Operação Miríade. Costa também não foi informado pelo ministro da Defesa. Nova tensão entre Costa, Cravinho e Marcelo?
Comandos da 2ª Força Nacional Destacada na República Centro-Africana, ao serviço da MINUSCA, em 2018, na estrada entre Bangassou e Bangui. A viagem entre as duas cidades, separadas por cerca de 700 quilómetros, demora quatro dias
Tiago Miranda
“A mim não me informou de certeza. Isso é muito claro”, declarou o primeiro-ministro, referindo-se ao seu ministro da Defesa. Costa não exclui uma possível nova turbulência entre o Governo e a Presidência. Marcelo fez saber que Cravinho invocou “pareceres jurídicos” para não o ter informado. Ficou por explicar como é que quem elabora um parecer jurídico pode saber do caso mas o comandante supremo das Forças Armadas não
O ministro da Defesa informou as Nações Unidas sobre as suspeitas de tráfico de diamantes, ouro e droga que envolve militares portugueses na República Centro-Africana (RCA). Quem João Gomes Cravinho não informou foi Marcelo Rebelo de Sousa, Presidente da República, que é por inerência do cargo o comandante supremo das Forças Armadas. E depois do ministro dos Negócios Estrangeiros foi o próprio primeiro-ministro que veio esta quarta-feira dizer que também não foi informado.
“A única coisa que posso confirmar é que efetivamente também não informei o senhor Presidente da República pelo simples facto de que eu também não estava informado dessas ocorrências”, afirmou António Costa. Relativamente a um eventual desencontro de versões, Costa foi perentório: “A mim não me informou de certeza. Isso é muito claro.” Questionado sobre se este caso belisca as relações entre o Governo e a Presidência, o primeiro-ministro não exclui uma possível turbulência entre os Palácios de São Bento e de Belém. “Bom, isso aí, o Presidente da República terá de dizer qual é a avaliação que tem a fazer sobre a matéria.”
Costa remeteu para as declarações da véspera de Marcelo Rebelo de Sousa, que revelou que o ministro da Defesa lhe “explicou” que “naquela altura [início de 2020] comunicou às Nações Unidas, porque se tratava de uma força das Nações Unidas, que havia suspeitas relativamente a um caso em investigação judicial, e que na base de pareceres jurídicos tinha sido entendido que não devia haver comunicação a outros órgãos, nomeadamente órgãos de soberania, Presidência da República ou Parlamento”.

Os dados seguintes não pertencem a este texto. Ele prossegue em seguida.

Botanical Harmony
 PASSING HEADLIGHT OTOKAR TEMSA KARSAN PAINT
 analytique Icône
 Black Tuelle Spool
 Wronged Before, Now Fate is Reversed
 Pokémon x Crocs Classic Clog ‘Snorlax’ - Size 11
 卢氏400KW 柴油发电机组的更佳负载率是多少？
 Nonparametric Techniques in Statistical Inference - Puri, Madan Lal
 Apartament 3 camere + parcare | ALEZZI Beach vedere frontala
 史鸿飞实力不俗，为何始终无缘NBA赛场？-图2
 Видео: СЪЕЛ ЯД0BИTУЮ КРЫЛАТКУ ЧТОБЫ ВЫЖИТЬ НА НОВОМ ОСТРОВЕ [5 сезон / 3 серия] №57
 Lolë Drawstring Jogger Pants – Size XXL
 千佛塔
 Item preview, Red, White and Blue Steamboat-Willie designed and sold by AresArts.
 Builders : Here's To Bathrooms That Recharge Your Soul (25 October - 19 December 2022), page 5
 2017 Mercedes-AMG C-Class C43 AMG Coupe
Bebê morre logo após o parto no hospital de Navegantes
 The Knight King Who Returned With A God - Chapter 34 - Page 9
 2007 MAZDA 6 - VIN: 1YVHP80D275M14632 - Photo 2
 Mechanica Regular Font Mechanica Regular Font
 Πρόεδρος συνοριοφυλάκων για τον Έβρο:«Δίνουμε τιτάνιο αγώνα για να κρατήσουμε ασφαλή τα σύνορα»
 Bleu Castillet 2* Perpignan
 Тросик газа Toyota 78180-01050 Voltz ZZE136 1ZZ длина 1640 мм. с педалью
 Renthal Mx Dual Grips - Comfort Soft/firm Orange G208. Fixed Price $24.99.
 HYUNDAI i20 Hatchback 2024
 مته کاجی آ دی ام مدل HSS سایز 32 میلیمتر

Ficou por explicar como é que quem elabora um parecer jurídico pode saber do caso mas o comandante supremo das Forças Armadas não. E isso João Gomes Cravinho não esclareceu quando questionado pelos jornalistas antes da abertura solene do ano letivo no Instituto da Defesa Nacional, em Lisboa. Em vez disso, o ministro da Defesa quis “desfazer a ideia incorreta de que não havia fiscalização” das bagagens. “Havia procedimentos de fiscalização e houve um reforço dessa fiscalização depois das denúncias”, sustentou, remetendo para o Estado-Maior-General das Forças Armadas mais pormenores sobre este reforço por ser esta a entidade “responsável operacionalmente por todas essas matérias”.
O ministro da Defesa garantiu sentir-se “absolutamente” confortável no cargo, uma vez que “as instituições funcionaram de forma absolutamente correta”, o que “obviamente” lhe dá “satisfação”. Gomes Cravinho afirmou ainda desconhecer “a abertura de qualquer inquérito” por parte das Nações Unidas ou a possível existência de “outros países envolvidos”.
Esta não é a primeira vez que Cravinho, Costa e Marcelo se veem enredados em incidentes institucionais. Ainda há pouco mais de um mês, o Presidente da República só teve conhecimento da conversa em que Cravinho chamou o ainda Chefe do Estado-Maior da Armada (CEMA), o almirante António Mendes Calado, para o exonerar “depois de ela ter acontecido”. Marcelo desautorizou o ministro em público, lembrou que a substituição do CEMA - presumivelmente pelo vice-almirante Henrique Gouveia e Melo -, quando acontecer, será uma decisão sua e alertou estar em causa “o prestígio das instituições”. Costa pediu uma audiência, acompanhado por Cravinho, em Belém. No final do encontro, uma nota lacónica da Presidência anunciou que os “equívocos ficaram esclarecidos”.
Entretanto, o juiz de instrução Carlos Alexandre decidiu aplicar a medida de coação mais gravosa, a prisão preventiva, a dois dos 11 arguidos detidos no âmbito da Operação Miríade, segundo divulgou esta quarta-feira o Juízo de Instrução Criminal de Lisboa.